Given instruction: Extract each line of the data and write it out again exactly.

[Data listing]
·····

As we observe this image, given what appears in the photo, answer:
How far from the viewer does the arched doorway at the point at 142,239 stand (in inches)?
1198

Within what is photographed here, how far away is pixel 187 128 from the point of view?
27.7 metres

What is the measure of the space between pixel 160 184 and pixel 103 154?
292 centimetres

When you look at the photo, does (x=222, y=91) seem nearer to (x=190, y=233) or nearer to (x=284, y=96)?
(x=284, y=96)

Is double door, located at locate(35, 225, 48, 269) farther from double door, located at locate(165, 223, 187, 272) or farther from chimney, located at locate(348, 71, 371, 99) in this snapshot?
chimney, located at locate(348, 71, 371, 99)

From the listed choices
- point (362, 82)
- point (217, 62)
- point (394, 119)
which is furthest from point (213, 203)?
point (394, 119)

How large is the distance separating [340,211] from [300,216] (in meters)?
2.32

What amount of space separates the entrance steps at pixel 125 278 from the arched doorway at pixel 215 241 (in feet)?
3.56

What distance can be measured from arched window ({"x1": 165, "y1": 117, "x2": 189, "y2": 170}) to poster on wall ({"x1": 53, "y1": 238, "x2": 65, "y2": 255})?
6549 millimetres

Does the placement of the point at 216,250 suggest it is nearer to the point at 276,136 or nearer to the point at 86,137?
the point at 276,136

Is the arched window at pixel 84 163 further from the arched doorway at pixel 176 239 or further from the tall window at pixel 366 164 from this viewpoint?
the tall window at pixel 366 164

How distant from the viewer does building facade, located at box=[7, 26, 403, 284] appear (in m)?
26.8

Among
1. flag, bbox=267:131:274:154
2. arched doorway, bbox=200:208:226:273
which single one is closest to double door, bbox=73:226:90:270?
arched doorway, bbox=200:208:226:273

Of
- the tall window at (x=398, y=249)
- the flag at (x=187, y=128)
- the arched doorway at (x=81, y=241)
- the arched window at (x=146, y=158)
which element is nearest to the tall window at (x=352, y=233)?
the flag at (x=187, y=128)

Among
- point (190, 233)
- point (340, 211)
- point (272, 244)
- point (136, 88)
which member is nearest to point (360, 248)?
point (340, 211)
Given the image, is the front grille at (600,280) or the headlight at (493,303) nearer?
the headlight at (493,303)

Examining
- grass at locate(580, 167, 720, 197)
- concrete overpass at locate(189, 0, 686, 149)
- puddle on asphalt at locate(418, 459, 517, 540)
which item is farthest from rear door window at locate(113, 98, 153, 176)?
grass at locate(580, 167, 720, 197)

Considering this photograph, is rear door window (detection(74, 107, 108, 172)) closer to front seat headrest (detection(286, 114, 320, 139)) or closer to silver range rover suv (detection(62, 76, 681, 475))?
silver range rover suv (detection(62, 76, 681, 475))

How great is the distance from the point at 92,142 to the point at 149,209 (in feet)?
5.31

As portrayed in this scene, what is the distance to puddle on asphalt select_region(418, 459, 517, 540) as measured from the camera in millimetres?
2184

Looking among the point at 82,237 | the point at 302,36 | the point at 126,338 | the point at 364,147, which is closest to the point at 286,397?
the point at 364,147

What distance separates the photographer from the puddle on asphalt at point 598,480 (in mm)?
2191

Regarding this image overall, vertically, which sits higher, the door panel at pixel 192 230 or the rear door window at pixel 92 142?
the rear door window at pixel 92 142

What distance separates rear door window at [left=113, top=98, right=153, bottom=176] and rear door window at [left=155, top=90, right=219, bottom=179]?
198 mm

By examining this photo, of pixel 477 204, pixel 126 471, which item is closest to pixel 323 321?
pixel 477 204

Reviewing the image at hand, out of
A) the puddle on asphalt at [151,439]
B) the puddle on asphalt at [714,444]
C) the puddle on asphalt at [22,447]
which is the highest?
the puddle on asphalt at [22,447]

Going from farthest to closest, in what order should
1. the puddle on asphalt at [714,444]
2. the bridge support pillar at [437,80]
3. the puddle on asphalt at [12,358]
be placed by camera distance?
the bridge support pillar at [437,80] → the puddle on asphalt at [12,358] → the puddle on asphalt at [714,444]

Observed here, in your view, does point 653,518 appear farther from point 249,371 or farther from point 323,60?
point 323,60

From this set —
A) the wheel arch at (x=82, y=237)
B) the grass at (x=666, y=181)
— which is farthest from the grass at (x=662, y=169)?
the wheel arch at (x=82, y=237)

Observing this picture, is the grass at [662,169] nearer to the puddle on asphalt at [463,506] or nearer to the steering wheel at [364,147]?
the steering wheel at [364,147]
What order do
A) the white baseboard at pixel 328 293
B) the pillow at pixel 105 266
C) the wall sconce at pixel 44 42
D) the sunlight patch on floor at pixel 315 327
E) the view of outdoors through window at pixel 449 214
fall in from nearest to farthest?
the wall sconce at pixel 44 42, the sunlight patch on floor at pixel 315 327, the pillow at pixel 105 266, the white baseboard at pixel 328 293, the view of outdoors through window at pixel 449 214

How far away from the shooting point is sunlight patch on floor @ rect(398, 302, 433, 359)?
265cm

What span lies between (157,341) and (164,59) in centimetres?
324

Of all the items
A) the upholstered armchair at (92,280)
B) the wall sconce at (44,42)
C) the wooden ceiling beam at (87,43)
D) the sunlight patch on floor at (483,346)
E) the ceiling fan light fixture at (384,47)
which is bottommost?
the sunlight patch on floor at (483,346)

·····

Output of the exercise:
As we observe this image, given what appears in the photo, answer:
How far from the viewer does the arched doorway at the point at 142,239 stand (in inches)?
1198

Within what is photographed here, how far away is pixel 187 128 from the point of view?
27.7 metres

What is the measure of the space between pixel 160 184 and pixel 103 154?
292 centimetres

When you look at the photo, does (x=222, y=91) seem nearer to (x=190, y=233) or nearer to (x=284, y=96)?
(x=284, y=96)

Is double door, located at locate(35, 225, 48, 269) farther from double door, located at locate(165, 223, 187, 272) or farther from chimney, located at locate(348, 71, 371, 99) in this snapshot?
chimney, located at locate(348, 71, 371, 99)

From the listed choices
- point (362, 82)
- point (217, 62)
- point (394, 119)
which is furthest from point (213, 203)?
point (394, 119)

How large is the distance separating [340,211] from [300,216] (in meters)?
2.32

What amount of space separates the entrance steps at pixel 125 278 from the arched doorway at pixel 215 241 (in feet)?
3.56

What distance can be measured from arched window ({"x1": 165, "y1": 117, "x2": 189, "y2": 170}) to poster on wall ({"x1": 53, "y1": 238, "x2": 65, "y2": 255})?
6549 millimetres

Does the placement of the point at 216,250 suggest it is nearer to the point at 276,136 or nearer to the point at 86,137?
the point at 276,136

Is the arched window at pixel 84 163 further from the arched doorway at pixel 176 239 or further from the tall window at pixel 366 164 from this viewpoint?
the tall window at pixel 366 164

How distant from the viewer does building facade, located at box=[7, 26, 403, 284] appear (in m)?
26.8

Among
1. flag, bbox=267:131:274:154
2. arched doorway, bbox=200:208:226:273
which single one is closest to double door, bbox=73:226:90:270?
arched doorway, bbox=200:208:226:273

Of
- the tall window at (x=398, y=249)
- the flag at (x=187, y=128)
- the arched doorway at (x=81, y=241)
- the arched window at (x=146, y=158)
which element is nearest to the tall window at (x=352, y=233)?
the flag at (x=187, y=128)

Among
- point (190, 233)
- point (340, 211)
- point (272, 244)
- point (136, 88)
which member is nearest to point (360, 248)?
point (340, 211)
Given the image, is the front grille at (600,280) or the headlight at (493,303) nearer?
the headlight at (493,303)

Examining
- grass at locate(580, 167, 720, 197)
- concrete overpass at locate(189, 0, 686, 149)
- puddle on asphalt at locate(418, 459, 517, 540)
which item is farthest from rear door window at locate(113, 98, 153, 176)?
grass at locate(580, 167, 720, 197)

Considering this photograph, is rear door window (detection(74, 107, 108, 172)) closer to front seat headrest (detection(286, 114, 320, 139)) or closer to silver range rover suv (detection(62, 76, 681, 475))?
silver range rover suv (detection(62, 76, 681, 475))

How great is the distance from the point at 92,142 to the point at 149,209 (in feet)?
5.31

As portrayed in this scene, what is the distance to puddle on asphalt select_region(418, 459, 517, 540) as measured from the camera in millimetres?
2184

Looking among the point at 82,237 | the point at 302,36 | the point at 126,338 | the point at 364,147, which is closest to the point at 286,397?
the point at 364,147

What distance separates the photographer from the puddle on asphalt at point 598,480 (in mm)?
2191

Regarding this image overall, vertically, which sits higher, the door panel at pixel 192 230 or the rear door window at pixel 92 142?
the rear door window at pixel 92 142

What distance separates rear door window at [left=113, top=98, right=153, bottom=176] and rear door window at [left=155, top=90, right=219, bottom=179]?
198 mm

By examining this photo, of pixel 477 204, pixel 126 471, which item is closest to pixel 323 321?
pixel 477 204

Reviewing the image at hand, out of
A) the puddle on asphalt at [151,439]
B) the puddle on asphalt at [714,444]
C) the puddle on asphalt at [22,447]
which is the highest?
the puddle on asphalt at [22,447]

Going from farthest to closest, in what order should
1. the puddle on asphalt at [714,444]
2. the bridge support pillar at [437,80]
3. the puddle on asphalt at [12,358]
be placed by camera distance?
the bridge support pillar at [437,80] → the puddle on asphalt at [12,358] → the puddle on asphalt at [714,444]

Observed here, in your view, does point 653,518 appear farther from point 249,371 or farther from point 323,60?
point 323,60

From this set —
A) the wheel arch at (x=82, y=237)
B) the grass at (x=666, y=181)
— which is farthest from the grass at (x=662, y=169)?
the wheel arch at (x=82, y=237)

Observing this picture, is the grass at [662,169] nearer to the puddle on asphalt at [463,506] or nearer to the steering wheel at [364,147]?
the steering wheel at [364,147]
What order do
A) the white baseboard at pixel 328 293
B) the pillow at pixel 105 266
C) the wall sconce at pixel 44 42
D) the sunlight patch on floor at pixel 315 327
E) the view of outdoors through window at pixel 449 214
fall in from nearest to farthest?
the wall sconce at pixel 44 42, the sunlight patch on floor at pixel 315 327, the pillow at pixel 105 266, the white baseboard at pixel 328 293, the view of outdoors through window at pixel 449 214

How far away from the shooting point is sunlight patch on floor @ rect(398, 302, 433, 359)?
265cm

What span lies between (157,341) and (164,59) in centimetres?
324

Of all the items
A) the upholstered armchair at (92,280)
B) the wall sconce at (44,42)
C) the wooden ceiling beam at (87,43)
D) the sunlight patch on floor at (483,346)
E) the ceiling fan light fixture at (384,47)
which is bottommost?
the sunlight patch on floor at (483,346)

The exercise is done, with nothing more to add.